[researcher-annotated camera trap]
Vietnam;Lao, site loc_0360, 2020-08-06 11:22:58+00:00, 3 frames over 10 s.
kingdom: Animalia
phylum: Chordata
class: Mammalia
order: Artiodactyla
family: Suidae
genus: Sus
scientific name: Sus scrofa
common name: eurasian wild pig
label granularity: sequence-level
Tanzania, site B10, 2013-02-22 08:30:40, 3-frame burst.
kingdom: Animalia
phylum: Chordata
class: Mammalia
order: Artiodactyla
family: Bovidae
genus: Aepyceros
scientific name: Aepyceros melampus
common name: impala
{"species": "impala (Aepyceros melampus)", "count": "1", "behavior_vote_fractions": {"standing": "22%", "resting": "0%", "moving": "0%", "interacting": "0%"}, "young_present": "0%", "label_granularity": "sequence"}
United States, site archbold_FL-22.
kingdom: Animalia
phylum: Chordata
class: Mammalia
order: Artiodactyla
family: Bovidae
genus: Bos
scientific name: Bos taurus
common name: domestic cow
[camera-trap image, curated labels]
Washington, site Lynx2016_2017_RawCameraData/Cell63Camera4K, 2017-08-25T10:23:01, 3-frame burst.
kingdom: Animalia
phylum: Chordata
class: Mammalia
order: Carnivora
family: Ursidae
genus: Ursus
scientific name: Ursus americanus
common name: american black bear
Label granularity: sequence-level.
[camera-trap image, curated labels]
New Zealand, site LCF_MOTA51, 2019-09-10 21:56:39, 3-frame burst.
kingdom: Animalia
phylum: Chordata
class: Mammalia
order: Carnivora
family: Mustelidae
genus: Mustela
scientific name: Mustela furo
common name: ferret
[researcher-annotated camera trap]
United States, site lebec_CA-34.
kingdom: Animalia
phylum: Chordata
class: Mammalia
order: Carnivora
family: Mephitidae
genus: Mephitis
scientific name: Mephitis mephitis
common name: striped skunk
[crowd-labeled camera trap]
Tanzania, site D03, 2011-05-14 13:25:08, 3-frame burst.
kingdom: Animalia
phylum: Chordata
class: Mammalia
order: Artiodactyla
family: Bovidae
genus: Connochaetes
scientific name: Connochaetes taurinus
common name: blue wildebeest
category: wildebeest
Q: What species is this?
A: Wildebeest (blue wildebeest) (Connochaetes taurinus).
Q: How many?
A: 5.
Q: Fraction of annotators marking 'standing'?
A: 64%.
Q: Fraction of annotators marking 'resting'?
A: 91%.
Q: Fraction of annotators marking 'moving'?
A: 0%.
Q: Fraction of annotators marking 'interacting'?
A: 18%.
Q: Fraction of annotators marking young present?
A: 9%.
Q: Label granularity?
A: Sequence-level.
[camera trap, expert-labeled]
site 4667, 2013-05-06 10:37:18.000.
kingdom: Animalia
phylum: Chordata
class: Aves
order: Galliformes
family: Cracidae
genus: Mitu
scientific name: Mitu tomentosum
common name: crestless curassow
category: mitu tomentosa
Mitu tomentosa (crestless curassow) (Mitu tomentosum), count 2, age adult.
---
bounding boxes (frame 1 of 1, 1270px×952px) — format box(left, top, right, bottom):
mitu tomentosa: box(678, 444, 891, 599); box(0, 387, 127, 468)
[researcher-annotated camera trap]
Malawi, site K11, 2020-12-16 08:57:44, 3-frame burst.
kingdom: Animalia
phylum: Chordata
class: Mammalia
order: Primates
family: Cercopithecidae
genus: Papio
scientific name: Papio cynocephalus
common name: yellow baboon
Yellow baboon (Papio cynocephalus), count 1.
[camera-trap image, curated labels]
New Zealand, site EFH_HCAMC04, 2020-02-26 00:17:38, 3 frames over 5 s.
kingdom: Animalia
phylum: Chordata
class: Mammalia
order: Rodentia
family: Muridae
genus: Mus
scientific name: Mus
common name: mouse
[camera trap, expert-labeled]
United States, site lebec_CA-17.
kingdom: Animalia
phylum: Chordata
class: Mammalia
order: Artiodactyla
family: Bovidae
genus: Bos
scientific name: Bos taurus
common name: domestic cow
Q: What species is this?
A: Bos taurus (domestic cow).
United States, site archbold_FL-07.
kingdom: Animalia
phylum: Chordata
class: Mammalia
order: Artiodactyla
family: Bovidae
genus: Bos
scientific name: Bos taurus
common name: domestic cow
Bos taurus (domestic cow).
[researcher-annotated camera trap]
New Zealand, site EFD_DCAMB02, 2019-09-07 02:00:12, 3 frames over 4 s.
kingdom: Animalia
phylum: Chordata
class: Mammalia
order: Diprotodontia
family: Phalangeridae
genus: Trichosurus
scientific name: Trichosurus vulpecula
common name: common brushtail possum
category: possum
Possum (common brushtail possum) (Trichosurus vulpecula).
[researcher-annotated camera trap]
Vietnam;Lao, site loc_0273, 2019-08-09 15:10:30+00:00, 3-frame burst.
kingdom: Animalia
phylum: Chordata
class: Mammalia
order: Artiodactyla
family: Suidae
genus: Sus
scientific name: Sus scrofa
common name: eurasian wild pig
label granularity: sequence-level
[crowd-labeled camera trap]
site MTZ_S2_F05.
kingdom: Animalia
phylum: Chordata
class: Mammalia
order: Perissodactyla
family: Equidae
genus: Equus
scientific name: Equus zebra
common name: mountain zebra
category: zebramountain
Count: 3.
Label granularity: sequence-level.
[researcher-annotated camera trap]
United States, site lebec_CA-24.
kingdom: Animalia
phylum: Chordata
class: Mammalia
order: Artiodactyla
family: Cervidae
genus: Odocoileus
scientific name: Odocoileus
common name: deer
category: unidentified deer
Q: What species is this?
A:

Work instruction:
Repeat the entries verbatim through the line with "genus: Ursus".

Exercise output:
[researcher-annotated camera trap]
Vietnam;Lao, site loc_0360, 2020-08-06 11:22:58+00:00, 3 frames over 10 s.
kingdom: Animalia
phylum: Chordata
class: Mammalia
order: Artiodactyla
family: Suidae
genus: Sus
scientific name: Sus scrofa
common name: eurasian wild pig
label granularity: sequence-level
Tanzania, site B10, 2013-02-22 08:30:40, 3-frame burst.
kingdom: Animalia
phylum: Chordata
class: Mammalia
order: Artiodactyla
family: Bovidae
genus: Aepyceros
scientific name: Aepyceros melampus
common name: impala
{"species": "impala (Aepyceros melampus)", "count": "1", "behavior_vote_fractions": {"standing": "22%", "resting": "0%", "moving": "0%", "interacting": "0%"}, "young_present": "0%", "label_granularity": "sequence"}
United States, site archbold_FL-22.
kingdom: Animalia
phylum: Chordata
class: Mammalia
order: Artiodactyla
family: Bovidae
genus: Bos
scientific name: Bos taurus
common name: domestic cow
[camera-trap image, curated labels]
Washington, site Lynx2016_2017_RawCameraData/Cell63Camera4K, 2017-08-25T10:23:01, 3-frame burst.
kingdom: Animalia
phylum: Chordata
class: Mammalia
order: Carnivora
family: Ursidae
genus: Ursus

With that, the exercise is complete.